This post by the author was published on Cricketcountry on 24.12.2012. However, this seems as good a time to revisit the topic as any
Rewind to World Cup 2011. Sachin Tendulkar races to a scorching 111 off 101 balls against Dale Steyn, Morne Morkel and other Proteans. His glittering innings is studded with three sixes, one of them a blistering hook off an express Steyn bouncer. Indians pile up 296, and look well established in the driver’s seat. However, Faf du Plessis and Johan Botha gallop along a lightning quick home stretch before Robin Peterson mauls more than the 13 required runs from the first four deliveries of the final over bowled by Ashish Nehra.
What followed demonstrates one of the most vitriolic vagaries of Indian cricket. The man, who in another three weeks would be worshipped by millions as the all-conquering “Captain Cool”, for the time being became target of the most abusive avalanche of criticism in the media and social network circus.

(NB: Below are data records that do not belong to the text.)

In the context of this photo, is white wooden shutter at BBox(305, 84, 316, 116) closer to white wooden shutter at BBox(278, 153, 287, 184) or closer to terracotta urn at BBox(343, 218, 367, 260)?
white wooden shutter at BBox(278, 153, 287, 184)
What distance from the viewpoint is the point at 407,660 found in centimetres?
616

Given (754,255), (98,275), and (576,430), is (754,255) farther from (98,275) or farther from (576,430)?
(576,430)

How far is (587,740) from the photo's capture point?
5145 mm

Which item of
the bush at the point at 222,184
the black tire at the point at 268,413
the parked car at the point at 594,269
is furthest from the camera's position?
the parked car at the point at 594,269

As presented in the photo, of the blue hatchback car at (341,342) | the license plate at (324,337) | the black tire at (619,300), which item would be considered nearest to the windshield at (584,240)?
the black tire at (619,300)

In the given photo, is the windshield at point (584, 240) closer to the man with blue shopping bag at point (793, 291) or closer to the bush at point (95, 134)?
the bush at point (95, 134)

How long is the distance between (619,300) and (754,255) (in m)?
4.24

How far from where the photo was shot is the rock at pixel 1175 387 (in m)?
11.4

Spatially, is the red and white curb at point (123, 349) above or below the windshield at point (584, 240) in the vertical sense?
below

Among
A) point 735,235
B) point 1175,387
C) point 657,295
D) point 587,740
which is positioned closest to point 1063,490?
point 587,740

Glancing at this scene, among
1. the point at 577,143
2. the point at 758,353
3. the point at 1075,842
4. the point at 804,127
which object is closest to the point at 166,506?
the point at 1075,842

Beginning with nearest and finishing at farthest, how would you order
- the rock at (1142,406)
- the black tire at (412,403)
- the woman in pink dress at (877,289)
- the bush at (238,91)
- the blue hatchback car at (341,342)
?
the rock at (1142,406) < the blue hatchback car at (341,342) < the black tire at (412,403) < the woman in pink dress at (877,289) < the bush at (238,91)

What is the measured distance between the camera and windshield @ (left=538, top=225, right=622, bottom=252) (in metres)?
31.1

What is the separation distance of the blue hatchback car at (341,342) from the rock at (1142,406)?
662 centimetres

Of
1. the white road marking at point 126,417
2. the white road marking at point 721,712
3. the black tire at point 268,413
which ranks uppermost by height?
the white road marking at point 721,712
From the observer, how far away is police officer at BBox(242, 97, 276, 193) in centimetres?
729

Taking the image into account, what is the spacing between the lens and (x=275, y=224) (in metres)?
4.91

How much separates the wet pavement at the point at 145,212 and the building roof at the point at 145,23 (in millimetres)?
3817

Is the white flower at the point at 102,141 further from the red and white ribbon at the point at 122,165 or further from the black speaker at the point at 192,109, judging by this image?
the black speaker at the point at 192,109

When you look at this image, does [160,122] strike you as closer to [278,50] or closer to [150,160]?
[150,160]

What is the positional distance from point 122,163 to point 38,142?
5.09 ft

But, venting wrath on Mahendra Singh Dhoni alone did not quite placate the fuming fans. Their roving eyes soon discovered a spotless piece of brilliance invitingly laid out, almost asking to be stained by poison tipped brushes splattering murky graffiti, much of it tinted with the dirty green of envy.
A few days earlier, Sachin Tendulkar had teed off with a 115-ball 120 at the Chinnaswamy Stadium against England, and India had raced to 338. A steady158 by Andrew Strauss, aided by some ordinary bowling at the death, had ensured a thrilling tie. For the Indian fans, who had been quite sure of victory when England had required 52 off the last five overs, it was as bad as a defeat.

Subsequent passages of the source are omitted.